***** EXERCISE PASSAGE *****
A 2D projection of the constellations.

Here is a plot of the random constellations as viewed from outside the sphere. This is how the constellations would appear to a 4D creature if the four dimensions were to be projected on to a two dimensional plane. (I made this figure by simply plotting just two of the four coordinates of each star, which is a simple way of making an orthographic projection.) Although it might appear as though the constellations fill the inside of the sphere, they exist only on the surface. But remember, that “surface” has three independent spatial dimensions.

Distance definition

The distance between two points is the angle between them.

I made each constellation the same size. But before we can talk about the size of something, we need to discuss the notion of “distance” in curved space. While it would certainly be possible to define the distance between two points on the sphere to be the arc length along the great circle connecting them, that distance would depend on the radius of the sphere. It is more natural to talk about the angle between the origin-based vectors pointing to the two points. That way, distance is a number between zero and 2π (in radians), where two points on opposite sides of the sphere would be π radians apart.

Not familiar with radians?
Radian definitionThe use of radians is sometimes awkward for those accustomed to measuring angles in degrees. But there is a nice way to think of radians that makes them friendlier. Whenever you see the word “radians,” replace it with the word “radiuses” in your head. A radian sweeps out a distance of one radius that has been curved to lie along the circle. The distance to the opposite side of the circle is a little over three radiuses (3.14, or π of them to be exact), and it takes a little over six radiuses to get all the way around the circle (2π).

Distance > pi

Distances greater than pi are meaningful in this context.

It is common for those who study spherical geometry to limit distance between two points to be in the range 0 to π instead of 0 to 2π. They argue that if the angle is more than π, then the angle between the points measured along the other part of the great circle will be less than π, and so the smaller angle should be considered the true distance between the points. In this presentation, however, I am considering light rays that emanate from an object, pass through a projection plane, and enter the eye. Here it is perfectly reasonable to talk about light rays traveling more than halfway around the sphere. It’s true that the object also emanates light in the other direction that reaches the viewer in a shorter distance, but those rays are blocked by the back of the viewer’s head and aren’t seen!

With this idea of distance in mind, the 50 constellations I created are each approximately 0.15 radians across, or about 7% of the diameter of the sphere.
***** DATA EXTRACT *****
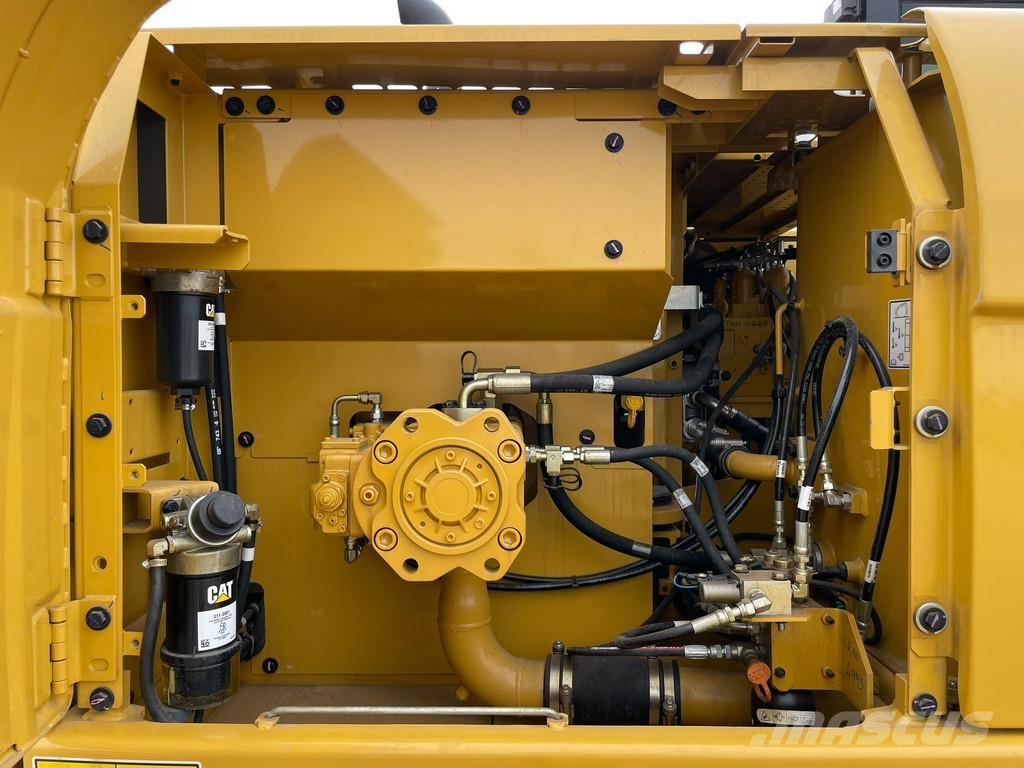 CAT 320D3 GC Rupsgraafmachines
*****
- ACTION ITEM
Carry on the write-up about random constellations on a four-dimensional sphere, starting right after its closing sentence, "With this idea of distance in mind, the 50 constellations I created are each approximately 0.15 radians across, or about 7% of the diameter of the sphere."

- RESPONSE TO THE EXERCISE
First Glimpses into Curved Space

Now that I’ve created constellations to view, the next step is to project them onto a projection plane within the curved space. As discussed previously, this computation involves finding intersections of light rays traveling from the individual stars as they cross the projection plane on their way to the viewer’s eye. The viewer has a limited field of vision, just as a camera with a normal lens can’t see everything around it. The field of view is set up in the calculations to be approximately equal to a normal camera lens (i.e., a 50mm lens on a 35mm camera, equivalent to about a 50 degree field of view). This permits the viewing of about 30% of the constellations.


Perspective projection of a portion of the universe.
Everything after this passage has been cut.